Production of plasminogen activator inhibitor-1 (PAI-1) from BEAS-2B cells after incubation with stimulated LAD2 supernatants. (A) BEAS-2B cells were stimulated with substance P (SP) and compound 48/80 for 16 hours, and PAI-1 levels were measured by ELISA (direct stimulation). LAD2 cells were stimulated with SP, compound 48/80 (48/80), and human IgE receptor cross-linking for 24 hours, and supernatants were collected. BEAS-2B cells were incubated with the LAD2 supernatants for 16 hours (activated mast cell [MC] supernatants). Data represent means ± SE of four independent experiments performed in duplicate. *P < 0.01, **P < 0.05, and ***P < 0.005 by Student’s t test. (B) LAD2 cells were stimulated with IgE receptor cross-linking for 0.5, 8, or 24 hours, and supernatants were collected. BEAS-2B cells were incubated with the LAD2 supernatants for 16 hours. Data represent means ± SE of four independent experiments performed in duplicate. *P < 0.05 by Student’s t test.

Time Course of PAI-1 Production from Bronchial ECs after Incubation with IgE-Stimulated MC Supernatants

IgE crosslinking is a physiologic stimulus and the most important mechanism of MC activation in allergic diseases, including asthma. Thus, we further investigated the time course of PAI-1 production induced in BEAS-2B by MC mediators derived by IgE stimulation. LAD2 cells were sensitized with IgE and then stimulated with IgE receptor cross-linking using anti-IgE for 30 minutes, 8 hours, or 24 hours. Supernatants were collected from the resting and stimulated MCs. BEAS-2B cells were incubated with MC supernatants for 16 hours. When supernatants from MCs stimulated with IgE/anti-IgE for 30 minutes, 8 hours, or 24 hours were added to BEAS-2B, there was significant enhancement of PAI-1 production (110.9 ± 11.6 ng/ml baseline versus 160.0 ± 8.0, 188.0 ± 19.9, and 193.2 ± 17.9, respectively [n = 4]; P < 0.05 in all cases) (Figure 1B).

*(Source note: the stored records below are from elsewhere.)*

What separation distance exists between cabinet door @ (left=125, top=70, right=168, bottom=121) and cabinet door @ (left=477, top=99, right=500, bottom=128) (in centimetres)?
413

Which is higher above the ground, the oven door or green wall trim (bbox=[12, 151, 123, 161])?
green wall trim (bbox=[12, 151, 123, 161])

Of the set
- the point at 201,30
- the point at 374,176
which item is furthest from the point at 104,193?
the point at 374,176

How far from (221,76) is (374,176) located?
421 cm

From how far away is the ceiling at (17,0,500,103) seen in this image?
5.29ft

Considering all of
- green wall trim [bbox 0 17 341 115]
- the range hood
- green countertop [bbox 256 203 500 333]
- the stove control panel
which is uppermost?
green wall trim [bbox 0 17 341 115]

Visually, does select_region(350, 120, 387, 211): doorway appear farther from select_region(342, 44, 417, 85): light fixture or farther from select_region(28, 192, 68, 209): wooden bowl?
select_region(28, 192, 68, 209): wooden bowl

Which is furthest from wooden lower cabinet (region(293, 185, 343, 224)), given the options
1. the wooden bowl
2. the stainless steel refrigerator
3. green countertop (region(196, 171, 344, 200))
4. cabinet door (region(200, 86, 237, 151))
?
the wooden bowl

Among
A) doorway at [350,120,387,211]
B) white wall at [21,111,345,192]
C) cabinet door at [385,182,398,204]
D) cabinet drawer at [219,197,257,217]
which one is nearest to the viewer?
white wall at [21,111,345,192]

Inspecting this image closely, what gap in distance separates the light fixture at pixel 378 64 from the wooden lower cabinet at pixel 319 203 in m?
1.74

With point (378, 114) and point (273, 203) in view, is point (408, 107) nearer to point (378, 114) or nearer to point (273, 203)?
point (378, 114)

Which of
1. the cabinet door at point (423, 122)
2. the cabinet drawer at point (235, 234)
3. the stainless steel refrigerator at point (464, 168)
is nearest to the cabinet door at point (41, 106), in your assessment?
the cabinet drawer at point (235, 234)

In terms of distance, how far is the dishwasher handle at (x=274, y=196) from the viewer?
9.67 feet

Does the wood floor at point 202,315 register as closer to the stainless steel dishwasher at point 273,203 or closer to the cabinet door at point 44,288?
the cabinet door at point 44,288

MC-Derived TGF-β1 Mediates the Enhancement of PAI-1 Production from ECs

TGF-β1 has been known to stimulate bronchial ECs to produce PAI-1 (32, 33), although the cellular sources of TGF-β1 and the mechanism of the activation in the airways of patients with asthma are unclear. Together with TGF-β1, TNF-α is an important regulatory cytokine of PAI-1 production (34) and is released from human MCs (28). To investigate the role of TGF-β1 and TNF-α in inducing PAI-1 from ECs, we preincubated the supernatants from activated LAD2 with neutralizing antibodies against TGF-β1 and TNF-α for 1 hour and then added the supernatants to BEAS-2B. We found that a TGF-β1 neutralizing antibody completely abrogated the IgE-stimulated, MC-derived induction of PAI-1 by BEAS-2B (59.9 ± 1.7 ng/ml versus 78.0 ± 4.9 of IgE-mediated stimulation without antibody treatment [n = 3]; P < 0.05) (Figure 2A). On the other hand, a TNF-α antibody did not significantly block PAI-1 production from ECs. This result suggested that TGF-β1 is an important mediator in the induction of PAI-1 production from BEAS-2B, although this TGF-β1 could be derived from either LAD2 or BEAS-2B.

Figure 2.

Figure 2.

LAD2-derived TGF-β1 and TNF-α on the production of PAI-1. (A) The supernatants from LAD2 activated with IgE receptor cross-linking were incubated with the neutralizing antibodies (both rabbit polyclonal) for TGF-β1 (5 μg/ml) or TNF-α (100 ng/ml) for 1 hour. Isotype antibody 1 was 5 μg/ml of rabbit IgG; isotype antibody 2 was 100 ng/ml of rabbit IgG. The supernatants from IgE control or IgE-stimulated LAD2 with/without antibodies were added to BEAS-2B and incubated for 16 hours. Data represent means ± SE of three independent experiments performed in duplicate. n.s., not significant. *P < 0.05 by Student’s t test. (B) LAD2 cells were stimulated with IgE receptor cross-linking for 0, 0.5, 6, 12, and 24 hours, and the level of active TGF-β1 was measured by ELISA. Data represent means ± SE of four independent experiments performed in duplicate. *P < 0.05 by Student’s t test.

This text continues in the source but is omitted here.